▶ PROMPT A:
In the passage on imaging equipment upgrades, rewrite the stretch from "One novelty from" through "the high-end configuration.", replacing "PET rings" with "detector rings".
▶ PROMPT B:
According to the passage on imaging equipment upgrades, how many PET rings does the high-end Discovery IQ configuration have?

These MR field upgrades consist of stripping an existing MRI system down to the bare magnet and re-building it into a new system boasting the latest electronics, coil technologies, and software capabilities of the vendor’s latest-generation system. By keeping the old magnet in place, knowing this expensive component can work well for 20 years, imaging providers now have access to the latest in MR equipment at about half the price of a net new system, all while avoiding new construction costs.
One novelty from the RSNA 2015 show floor comes from GE Healthcare, which is now bringing the concept of upgradeability to PET-CT, beyond the CT side of PET-CT platforms. With the new Discovery IQ, GE is touting an upgrade path that is quite unique in the PET industry: customers can now purchase PET-CT equipment in its entry-level configuration with three PET rings and later field-upgrade to four, or to five PET rings for the high-end configuration.
Extended Replacement Cycles: From Caveat to Opportunity
So what does this generalized upgradeability of medical imaging equipment, for which providers seem to have a large appetite, mean for the industry vendors?
In the first few years after this trend materialized, it was viewed by the vendors mainly as an additional way to drive recurring revenues from the existing installed base. Initially, before the industry moved into upgradeability with full force, the vendors seemed wary of the fact they were starting to play an active role in making their revenue flow less capital-intensive and more based on recurring revenue. Detractors of this disruptive model even warned of the risk of vendors cannibalizing their own opportunities with this type of offering and slowing their own revenue growth potential.
Now, this market dynamic, that industry vendors once dreaded, has them completely reshaping their marketing and sales approach around it.

▶ AVAILABLE DATA:
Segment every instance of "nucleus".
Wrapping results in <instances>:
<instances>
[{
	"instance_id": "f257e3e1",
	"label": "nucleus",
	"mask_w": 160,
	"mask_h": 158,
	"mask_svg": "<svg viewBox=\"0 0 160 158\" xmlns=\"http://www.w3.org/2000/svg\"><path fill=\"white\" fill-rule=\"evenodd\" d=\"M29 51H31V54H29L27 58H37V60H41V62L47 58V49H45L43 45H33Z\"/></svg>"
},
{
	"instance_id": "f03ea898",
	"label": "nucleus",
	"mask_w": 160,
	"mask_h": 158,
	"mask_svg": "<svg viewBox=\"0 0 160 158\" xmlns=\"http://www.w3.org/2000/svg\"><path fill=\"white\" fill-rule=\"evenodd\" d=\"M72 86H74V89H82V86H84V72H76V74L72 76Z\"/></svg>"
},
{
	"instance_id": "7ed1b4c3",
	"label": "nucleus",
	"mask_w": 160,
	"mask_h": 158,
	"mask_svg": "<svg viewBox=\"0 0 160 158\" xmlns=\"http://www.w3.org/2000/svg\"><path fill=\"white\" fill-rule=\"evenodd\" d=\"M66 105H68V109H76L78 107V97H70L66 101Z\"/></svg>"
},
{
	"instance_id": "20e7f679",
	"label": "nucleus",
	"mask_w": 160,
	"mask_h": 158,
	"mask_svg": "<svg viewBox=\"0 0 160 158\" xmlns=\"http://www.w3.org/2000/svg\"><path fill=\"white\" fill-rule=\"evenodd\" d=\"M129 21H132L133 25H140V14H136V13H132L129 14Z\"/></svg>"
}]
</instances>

▶ YOUR RESPONSE A:
One novelty from the RSNA 2015 show floor comes from GE Healthcare, which is now bringing the concept of upgradeability to PET-CT, beyond the CT side of PET-CT platforms. With the new Discovery IQ, GE is touting an upgrade path that is quite unique in the PET industry: customers can now purchase PET-CT equipment in its entry-level configuration with three detector rings and later field-upgrade to four, or to five detector rings for the high-end configuration.

▶ YOUR RESPONSE B:
Five PET rings.